- List of tasks -
• A. Render this sentence from the parole judgment excerpt in Spanish: "That supported the conclusion there was no immediate need to recall him to prison."
• B. Extend the parole judgment excerpt by writing what comes after its final sentence.

- Page excerpt -
## begin

3      Section 14(1).

4      Section 14(1A).

5      Lyon v The Manager, Hawkes Bay Prison HC Auckland CIV-2006-404-6680, 24 November 2006; Huata v Chief Executive, Department of Corrections [2013] NZHC 3569; Ericson v Attorney-General [2019] NZHC 2728; and Hindman v Chief Executive of the Department of Corrections [2013] NZHC 6.

6      Drever v Auckland South Corrections Facility [2019] NZCA 346 at [32].

7      Kurariki v Singh, Manager of Mt Eden Prison [2008] NZAR 625 (HC) at [11].

8 At [19].

9 At [23].

Submissions

Mr Taylor’s submissions

[20]   As signalled in his application, Mr Taylor’s submission was that there was no material difference between the information available to the Panel Convenor on       4 December 2020 and that available to the Panel Convenor on 11 December 2020, and there was, therefore, no jurisdiction for the Panel Convenor on the subsequent application to make a fresh decision overruling the first decision. In Mr Taylor’s submission, the summary of facts did not materially add to the charge list and, in any event, Mr Ritchie, who made the decision on 4 December 2020, was aware of the factual background to the allegations which supported the fresh charges because they were known when he was granted parole on 14 July 2020, and yet had not considered it sufficient to deny Mr Taylor parole.

[21]   In Mr Taylor’s submission, Mr Ritchie envisaged that something more than what was provided with the 11 December 2020 application would be required to satisfy the Parole Board that he was an undue risk and that an interim recall order should be made. Furthermore, he pointed to the fact that he was not arrested on the subsequent charges but merely summonsed by the Police. That supported the conclusion there was no immediate need to recall him to prison.

## end

Lines of data

## begin

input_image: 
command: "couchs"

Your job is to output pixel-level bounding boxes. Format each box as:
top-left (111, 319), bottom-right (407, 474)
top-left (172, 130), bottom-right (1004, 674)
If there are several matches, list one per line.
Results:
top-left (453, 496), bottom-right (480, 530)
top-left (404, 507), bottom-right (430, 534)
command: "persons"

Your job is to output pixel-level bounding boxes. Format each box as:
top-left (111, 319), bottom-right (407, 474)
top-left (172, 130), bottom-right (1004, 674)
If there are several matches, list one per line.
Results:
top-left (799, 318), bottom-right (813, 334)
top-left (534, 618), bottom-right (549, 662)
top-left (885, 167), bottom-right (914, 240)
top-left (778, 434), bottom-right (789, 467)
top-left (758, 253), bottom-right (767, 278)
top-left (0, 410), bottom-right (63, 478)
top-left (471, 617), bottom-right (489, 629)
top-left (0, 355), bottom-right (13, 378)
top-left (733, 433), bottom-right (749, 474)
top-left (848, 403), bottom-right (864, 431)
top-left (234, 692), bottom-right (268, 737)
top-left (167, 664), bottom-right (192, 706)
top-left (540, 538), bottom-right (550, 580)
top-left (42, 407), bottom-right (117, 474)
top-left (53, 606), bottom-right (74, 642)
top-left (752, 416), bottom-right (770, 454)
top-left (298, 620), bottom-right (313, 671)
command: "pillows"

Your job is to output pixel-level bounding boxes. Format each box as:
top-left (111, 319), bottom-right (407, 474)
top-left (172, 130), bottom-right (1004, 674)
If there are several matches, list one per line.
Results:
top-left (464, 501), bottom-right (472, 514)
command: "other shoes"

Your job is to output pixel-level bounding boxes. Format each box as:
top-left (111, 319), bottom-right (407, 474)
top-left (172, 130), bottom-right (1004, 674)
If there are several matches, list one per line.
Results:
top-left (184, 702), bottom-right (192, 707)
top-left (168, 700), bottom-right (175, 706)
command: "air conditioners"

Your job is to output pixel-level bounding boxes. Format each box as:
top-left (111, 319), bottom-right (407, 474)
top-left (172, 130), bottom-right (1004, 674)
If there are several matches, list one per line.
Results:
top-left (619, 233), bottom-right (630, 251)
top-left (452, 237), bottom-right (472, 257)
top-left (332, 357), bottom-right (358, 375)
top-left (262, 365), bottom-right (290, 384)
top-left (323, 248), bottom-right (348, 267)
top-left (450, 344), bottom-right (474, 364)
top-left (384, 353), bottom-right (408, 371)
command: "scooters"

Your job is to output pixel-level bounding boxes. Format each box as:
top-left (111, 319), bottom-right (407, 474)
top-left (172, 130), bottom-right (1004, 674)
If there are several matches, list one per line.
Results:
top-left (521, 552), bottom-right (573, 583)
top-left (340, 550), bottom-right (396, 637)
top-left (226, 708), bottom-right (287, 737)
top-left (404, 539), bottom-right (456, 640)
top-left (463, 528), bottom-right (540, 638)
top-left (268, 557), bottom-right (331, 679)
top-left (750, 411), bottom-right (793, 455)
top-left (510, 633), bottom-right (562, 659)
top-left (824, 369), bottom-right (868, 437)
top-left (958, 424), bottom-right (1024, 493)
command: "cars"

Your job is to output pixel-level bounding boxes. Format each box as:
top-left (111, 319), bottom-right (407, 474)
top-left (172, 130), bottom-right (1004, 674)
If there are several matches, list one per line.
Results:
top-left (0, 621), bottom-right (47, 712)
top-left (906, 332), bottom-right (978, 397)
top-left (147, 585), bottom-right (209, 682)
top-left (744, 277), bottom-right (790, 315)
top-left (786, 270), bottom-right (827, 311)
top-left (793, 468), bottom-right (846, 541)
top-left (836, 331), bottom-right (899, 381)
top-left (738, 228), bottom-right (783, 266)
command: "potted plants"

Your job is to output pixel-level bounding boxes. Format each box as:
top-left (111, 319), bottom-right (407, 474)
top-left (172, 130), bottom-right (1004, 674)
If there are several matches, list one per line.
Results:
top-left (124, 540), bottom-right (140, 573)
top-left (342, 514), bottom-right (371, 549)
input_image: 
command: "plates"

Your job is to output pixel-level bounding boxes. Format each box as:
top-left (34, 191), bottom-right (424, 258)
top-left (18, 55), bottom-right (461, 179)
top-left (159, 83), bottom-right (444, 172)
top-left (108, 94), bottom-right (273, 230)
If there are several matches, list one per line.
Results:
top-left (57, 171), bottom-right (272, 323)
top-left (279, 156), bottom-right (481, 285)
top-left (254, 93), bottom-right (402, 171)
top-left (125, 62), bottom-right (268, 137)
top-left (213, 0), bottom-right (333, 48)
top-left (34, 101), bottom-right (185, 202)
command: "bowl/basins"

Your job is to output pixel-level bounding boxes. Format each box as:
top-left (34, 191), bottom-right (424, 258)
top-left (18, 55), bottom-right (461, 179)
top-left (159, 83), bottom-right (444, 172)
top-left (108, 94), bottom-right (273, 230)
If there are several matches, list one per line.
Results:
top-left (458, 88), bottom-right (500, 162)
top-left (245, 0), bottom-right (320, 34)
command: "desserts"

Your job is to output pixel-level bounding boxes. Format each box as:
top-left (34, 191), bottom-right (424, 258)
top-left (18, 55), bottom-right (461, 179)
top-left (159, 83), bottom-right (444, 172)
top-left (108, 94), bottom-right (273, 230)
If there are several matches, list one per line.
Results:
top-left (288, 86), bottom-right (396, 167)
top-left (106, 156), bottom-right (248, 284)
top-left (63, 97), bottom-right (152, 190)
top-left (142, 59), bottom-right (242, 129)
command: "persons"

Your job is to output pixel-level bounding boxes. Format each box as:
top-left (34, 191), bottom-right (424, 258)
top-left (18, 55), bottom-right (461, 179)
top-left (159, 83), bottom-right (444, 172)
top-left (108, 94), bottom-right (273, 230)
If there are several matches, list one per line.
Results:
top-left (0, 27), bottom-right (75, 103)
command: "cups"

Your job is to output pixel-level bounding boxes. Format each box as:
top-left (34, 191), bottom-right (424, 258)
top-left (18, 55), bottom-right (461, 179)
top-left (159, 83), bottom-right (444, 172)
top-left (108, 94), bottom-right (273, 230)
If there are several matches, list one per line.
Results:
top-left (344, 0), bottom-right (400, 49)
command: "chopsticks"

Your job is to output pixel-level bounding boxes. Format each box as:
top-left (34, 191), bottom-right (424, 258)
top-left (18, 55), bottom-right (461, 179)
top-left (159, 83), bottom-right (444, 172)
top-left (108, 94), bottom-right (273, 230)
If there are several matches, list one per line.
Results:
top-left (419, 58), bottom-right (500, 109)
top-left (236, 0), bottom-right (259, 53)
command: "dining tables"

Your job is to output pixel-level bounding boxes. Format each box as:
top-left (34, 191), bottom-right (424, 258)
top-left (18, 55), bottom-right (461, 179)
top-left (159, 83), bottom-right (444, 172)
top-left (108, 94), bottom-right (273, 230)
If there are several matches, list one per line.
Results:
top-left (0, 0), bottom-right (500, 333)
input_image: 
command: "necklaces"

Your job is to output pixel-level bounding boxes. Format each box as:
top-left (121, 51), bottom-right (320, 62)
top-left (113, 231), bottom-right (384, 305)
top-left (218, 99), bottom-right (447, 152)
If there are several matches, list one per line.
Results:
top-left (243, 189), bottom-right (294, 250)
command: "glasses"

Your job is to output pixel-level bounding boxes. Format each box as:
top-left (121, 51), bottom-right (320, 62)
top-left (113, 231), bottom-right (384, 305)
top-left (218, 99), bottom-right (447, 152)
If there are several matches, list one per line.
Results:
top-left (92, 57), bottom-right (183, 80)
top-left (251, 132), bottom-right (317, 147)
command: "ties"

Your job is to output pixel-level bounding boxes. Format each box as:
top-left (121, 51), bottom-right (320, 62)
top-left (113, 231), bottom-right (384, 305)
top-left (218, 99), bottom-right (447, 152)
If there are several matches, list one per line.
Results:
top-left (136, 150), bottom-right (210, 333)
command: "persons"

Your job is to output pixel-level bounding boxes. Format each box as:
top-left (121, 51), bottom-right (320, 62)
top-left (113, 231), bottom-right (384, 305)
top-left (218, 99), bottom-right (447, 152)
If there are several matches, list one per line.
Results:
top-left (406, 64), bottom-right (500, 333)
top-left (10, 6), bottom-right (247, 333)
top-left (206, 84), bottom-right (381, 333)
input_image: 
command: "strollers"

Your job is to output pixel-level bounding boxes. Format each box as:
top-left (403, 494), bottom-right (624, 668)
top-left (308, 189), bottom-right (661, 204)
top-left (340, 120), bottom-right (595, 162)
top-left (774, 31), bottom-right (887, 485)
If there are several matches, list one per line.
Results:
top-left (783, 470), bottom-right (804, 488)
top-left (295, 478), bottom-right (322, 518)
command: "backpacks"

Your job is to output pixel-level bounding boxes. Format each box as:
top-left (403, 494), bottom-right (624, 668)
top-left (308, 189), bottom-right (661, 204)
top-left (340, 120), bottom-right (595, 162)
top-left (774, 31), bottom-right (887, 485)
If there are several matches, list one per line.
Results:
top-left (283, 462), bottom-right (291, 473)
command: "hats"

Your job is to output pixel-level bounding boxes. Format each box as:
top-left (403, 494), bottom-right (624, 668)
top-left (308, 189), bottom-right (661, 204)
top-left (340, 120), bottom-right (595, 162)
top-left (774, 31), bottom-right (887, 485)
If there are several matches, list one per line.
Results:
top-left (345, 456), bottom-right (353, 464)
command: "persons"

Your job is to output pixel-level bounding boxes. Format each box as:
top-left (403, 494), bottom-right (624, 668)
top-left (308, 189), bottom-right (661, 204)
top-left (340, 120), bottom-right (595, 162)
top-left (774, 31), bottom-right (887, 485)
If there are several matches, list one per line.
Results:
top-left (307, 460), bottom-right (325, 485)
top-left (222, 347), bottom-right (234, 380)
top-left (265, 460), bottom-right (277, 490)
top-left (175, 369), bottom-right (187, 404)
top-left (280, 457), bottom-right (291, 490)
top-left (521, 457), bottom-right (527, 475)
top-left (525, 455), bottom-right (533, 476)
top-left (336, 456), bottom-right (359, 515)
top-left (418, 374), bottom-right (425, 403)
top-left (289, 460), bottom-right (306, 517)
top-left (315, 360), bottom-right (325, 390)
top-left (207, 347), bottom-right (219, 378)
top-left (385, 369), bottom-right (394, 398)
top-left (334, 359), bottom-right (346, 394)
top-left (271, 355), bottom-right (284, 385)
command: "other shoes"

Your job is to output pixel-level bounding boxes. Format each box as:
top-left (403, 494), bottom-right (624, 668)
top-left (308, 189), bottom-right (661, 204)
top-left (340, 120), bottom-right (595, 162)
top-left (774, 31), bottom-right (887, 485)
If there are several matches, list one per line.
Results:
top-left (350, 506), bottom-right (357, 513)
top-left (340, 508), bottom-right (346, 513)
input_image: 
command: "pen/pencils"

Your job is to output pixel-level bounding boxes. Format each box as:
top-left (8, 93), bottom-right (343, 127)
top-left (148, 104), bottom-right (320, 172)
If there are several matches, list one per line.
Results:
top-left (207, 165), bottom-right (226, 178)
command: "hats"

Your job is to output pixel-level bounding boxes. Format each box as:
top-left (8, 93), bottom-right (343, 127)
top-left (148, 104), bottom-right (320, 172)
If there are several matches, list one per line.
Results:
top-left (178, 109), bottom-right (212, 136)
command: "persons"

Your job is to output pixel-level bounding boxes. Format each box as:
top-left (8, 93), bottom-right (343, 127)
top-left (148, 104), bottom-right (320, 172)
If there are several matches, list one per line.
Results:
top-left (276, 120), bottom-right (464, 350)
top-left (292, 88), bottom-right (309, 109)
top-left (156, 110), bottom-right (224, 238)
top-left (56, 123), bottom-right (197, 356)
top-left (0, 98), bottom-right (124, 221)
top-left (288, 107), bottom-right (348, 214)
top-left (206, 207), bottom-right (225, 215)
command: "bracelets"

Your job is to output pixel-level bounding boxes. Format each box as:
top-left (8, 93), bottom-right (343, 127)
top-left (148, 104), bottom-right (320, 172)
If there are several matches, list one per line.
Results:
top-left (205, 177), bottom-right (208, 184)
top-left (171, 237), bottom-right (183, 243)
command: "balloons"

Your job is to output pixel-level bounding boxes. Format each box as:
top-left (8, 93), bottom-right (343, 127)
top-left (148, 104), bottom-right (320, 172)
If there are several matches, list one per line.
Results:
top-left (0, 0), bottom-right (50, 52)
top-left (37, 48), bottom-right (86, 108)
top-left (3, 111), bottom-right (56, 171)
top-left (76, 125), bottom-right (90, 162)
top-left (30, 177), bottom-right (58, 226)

## end

- Task-by-task results -
• A. Eso respaldaba la conclusión de que no había una necesidad inmediata de hacerlo volver a prisión.

• B.
[22]   Mr Taylor also queries the legality of making successive applications for interim recall orders when the first is rejected. He points out that s 64 of the Parole Act provides the procedure for the Board when no interim recall order is made. It requires the offender to be served with a copy of the recall application and a notice under s 63(3), advising the offender of the date the application is to be determined and of her right to appear. Section 65 then states strict timeframes in which the application must be heard. Mr Taylor says there is a risk that if successful recall applications can be made, then it is unclear how the statutory process is affected and it could lead to delays in the substantive recall application being heard.

The defendant’s submissions

[23]   Mr Hawes submits that Mr Taylor is lawfully detained by virtue of an order made, and authorised to be made, by a Panel Convenor of the Parole Board pursuant to s 62 of the Parole Act. The material before Mr Trendle was of a substantial nature and provided reasonable grounds for the purposes of making an interim recall order under s 62 of the Act.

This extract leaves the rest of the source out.